» **What to produce**:
Determine how many lines in the data below contain the string "bottom", treating uppercase and lowercase letters as different, and give only that number.

» **Information shown**:

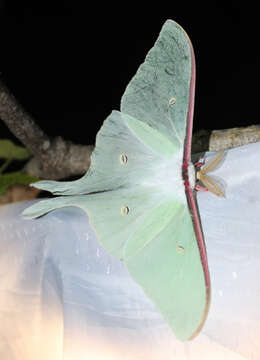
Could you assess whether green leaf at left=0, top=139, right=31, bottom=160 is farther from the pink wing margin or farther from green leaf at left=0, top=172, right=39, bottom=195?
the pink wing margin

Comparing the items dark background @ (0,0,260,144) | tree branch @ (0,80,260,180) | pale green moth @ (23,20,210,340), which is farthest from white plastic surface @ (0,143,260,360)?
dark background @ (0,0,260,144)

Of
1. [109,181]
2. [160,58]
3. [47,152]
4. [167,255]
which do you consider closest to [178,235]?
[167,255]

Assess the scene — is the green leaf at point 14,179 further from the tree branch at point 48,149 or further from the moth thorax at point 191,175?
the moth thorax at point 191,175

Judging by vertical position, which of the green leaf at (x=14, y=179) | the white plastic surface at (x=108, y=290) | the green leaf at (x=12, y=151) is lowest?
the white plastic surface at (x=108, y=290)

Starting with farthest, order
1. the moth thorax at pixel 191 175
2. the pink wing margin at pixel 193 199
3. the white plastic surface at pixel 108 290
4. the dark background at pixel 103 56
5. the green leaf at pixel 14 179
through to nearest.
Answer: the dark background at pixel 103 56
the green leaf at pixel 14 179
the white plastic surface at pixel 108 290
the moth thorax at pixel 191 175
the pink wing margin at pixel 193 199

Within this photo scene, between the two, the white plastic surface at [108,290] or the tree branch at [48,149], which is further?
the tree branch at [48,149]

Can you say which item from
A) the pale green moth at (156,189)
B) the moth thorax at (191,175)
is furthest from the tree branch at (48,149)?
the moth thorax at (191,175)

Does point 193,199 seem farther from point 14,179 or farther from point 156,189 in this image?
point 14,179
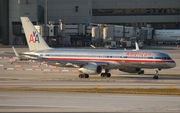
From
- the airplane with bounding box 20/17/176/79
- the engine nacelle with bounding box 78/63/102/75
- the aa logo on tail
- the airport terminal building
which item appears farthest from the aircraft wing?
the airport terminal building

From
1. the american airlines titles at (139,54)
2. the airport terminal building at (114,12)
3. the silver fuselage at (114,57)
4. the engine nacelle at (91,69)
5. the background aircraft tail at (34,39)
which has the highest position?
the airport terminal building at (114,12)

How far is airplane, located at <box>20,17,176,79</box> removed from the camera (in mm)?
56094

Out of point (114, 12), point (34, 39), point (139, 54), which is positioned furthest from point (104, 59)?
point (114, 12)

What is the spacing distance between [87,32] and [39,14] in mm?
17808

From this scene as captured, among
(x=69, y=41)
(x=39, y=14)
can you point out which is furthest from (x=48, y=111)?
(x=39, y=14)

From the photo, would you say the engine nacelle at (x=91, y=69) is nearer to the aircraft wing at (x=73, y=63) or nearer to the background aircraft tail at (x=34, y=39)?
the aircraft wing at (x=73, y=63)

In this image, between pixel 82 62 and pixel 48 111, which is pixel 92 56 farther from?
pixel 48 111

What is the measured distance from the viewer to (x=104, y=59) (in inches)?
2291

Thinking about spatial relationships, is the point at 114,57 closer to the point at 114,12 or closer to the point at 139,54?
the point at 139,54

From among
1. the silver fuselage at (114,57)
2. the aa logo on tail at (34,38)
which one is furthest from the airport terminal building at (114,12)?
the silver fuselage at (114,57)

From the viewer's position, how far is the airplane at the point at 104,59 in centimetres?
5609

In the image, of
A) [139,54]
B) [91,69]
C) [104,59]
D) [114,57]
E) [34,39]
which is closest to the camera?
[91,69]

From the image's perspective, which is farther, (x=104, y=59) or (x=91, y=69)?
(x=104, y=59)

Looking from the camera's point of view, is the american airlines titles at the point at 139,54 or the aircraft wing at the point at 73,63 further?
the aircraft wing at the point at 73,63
* * *
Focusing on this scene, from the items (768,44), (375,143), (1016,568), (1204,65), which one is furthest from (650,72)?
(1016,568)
==
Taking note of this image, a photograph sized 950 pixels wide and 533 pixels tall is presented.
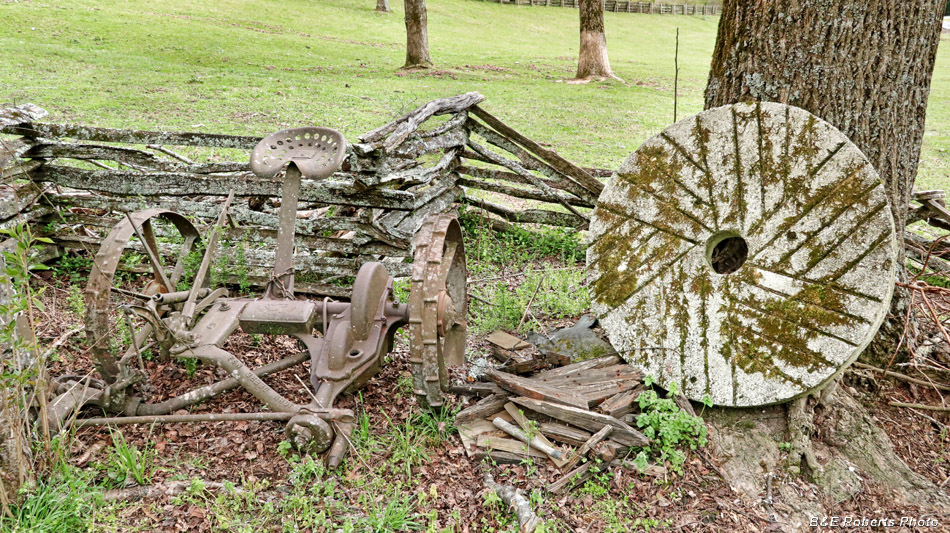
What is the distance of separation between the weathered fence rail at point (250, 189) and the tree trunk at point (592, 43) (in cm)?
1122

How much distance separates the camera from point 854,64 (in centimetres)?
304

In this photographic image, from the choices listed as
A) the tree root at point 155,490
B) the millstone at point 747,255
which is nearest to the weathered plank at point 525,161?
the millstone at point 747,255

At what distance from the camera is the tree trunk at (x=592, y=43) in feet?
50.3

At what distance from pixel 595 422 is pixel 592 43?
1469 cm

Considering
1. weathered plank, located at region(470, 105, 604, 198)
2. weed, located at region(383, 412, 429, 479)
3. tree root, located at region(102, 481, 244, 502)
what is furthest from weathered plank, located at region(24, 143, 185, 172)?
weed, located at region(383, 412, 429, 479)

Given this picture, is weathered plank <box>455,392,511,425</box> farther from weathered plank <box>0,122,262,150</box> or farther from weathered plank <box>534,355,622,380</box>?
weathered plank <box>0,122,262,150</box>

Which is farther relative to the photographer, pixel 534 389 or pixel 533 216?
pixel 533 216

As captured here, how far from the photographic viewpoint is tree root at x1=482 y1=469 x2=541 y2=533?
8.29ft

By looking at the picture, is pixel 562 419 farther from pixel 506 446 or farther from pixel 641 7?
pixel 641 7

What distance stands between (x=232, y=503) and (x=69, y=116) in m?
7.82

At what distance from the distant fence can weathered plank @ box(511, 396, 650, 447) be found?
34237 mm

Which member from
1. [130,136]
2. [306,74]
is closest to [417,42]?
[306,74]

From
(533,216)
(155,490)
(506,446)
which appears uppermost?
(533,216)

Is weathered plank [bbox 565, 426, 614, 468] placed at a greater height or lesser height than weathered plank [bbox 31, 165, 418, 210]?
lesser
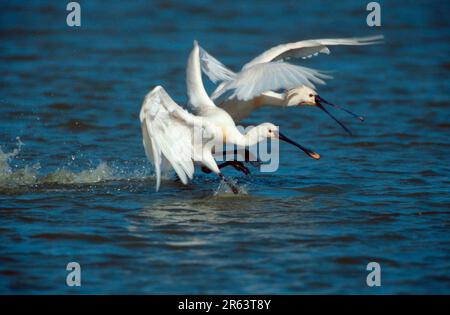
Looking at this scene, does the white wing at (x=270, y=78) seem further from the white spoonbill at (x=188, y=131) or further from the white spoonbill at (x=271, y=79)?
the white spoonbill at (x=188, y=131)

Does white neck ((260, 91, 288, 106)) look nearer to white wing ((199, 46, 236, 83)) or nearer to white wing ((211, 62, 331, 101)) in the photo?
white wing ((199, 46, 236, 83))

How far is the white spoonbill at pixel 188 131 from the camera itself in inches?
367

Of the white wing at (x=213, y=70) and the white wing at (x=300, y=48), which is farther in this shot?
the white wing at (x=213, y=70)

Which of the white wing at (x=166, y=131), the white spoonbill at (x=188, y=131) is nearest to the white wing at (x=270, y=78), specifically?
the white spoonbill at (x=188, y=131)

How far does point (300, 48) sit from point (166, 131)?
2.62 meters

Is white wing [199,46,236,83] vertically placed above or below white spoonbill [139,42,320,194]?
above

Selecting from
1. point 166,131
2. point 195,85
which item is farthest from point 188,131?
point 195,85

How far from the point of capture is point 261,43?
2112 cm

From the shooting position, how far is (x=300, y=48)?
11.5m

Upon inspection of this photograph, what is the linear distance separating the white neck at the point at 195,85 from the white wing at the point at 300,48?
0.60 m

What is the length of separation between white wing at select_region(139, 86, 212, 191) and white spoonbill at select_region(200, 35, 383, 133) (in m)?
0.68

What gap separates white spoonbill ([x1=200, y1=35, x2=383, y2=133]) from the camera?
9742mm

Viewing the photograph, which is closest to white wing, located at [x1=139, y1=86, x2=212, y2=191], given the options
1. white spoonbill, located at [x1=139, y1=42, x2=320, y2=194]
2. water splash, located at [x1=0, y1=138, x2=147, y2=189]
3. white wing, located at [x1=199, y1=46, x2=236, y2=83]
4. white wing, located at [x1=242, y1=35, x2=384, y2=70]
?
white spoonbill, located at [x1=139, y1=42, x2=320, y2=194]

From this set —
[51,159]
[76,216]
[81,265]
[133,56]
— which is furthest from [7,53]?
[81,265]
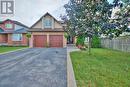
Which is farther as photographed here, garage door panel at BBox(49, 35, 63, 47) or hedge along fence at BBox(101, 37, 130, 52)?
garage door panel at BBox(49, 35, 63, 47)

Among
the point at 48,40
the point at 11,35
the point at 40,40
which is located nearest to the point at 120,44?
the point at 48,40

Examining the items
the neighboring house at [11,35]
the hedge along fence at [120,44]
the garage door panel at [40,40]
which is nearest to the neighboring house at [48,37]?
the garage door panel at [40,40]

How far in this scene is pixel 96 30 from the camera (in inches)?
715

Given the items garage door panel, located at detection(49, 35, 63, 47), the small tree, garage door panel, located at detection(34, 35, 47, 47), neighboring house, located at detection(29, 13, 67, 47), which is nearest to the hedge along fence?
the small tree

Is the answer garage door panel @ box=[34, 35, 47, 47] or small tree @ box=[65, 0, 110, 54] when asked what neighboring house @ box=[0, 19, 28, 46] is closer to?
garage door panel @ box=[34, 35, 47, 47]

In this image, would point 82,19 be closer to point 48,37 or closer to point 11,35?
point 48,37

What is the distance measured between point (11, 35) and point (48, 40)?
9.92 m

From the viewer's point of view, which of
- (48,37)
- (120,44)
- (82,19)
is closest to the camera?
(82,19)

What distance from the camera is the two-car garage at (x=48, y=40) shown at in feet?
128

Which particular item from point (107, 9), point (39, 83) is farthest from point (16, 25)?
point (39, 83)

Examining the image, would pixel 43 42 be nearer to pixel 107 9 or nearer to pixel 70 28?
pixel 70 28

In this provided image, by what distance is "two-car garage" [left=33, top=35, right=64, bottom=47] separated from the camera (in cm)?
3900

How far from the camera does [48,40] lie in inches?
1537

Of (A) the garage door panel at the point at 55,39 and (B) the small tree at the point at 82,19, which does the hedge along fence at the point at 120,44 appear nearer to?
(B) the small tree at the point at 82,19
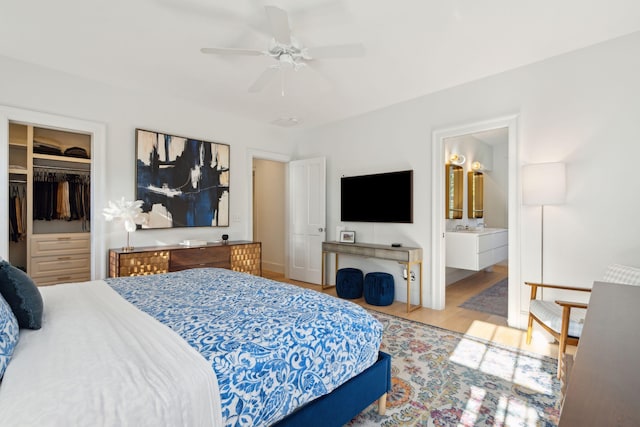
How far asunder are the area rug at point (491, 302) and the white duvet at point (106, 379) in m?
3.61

» **Correct answer**:
2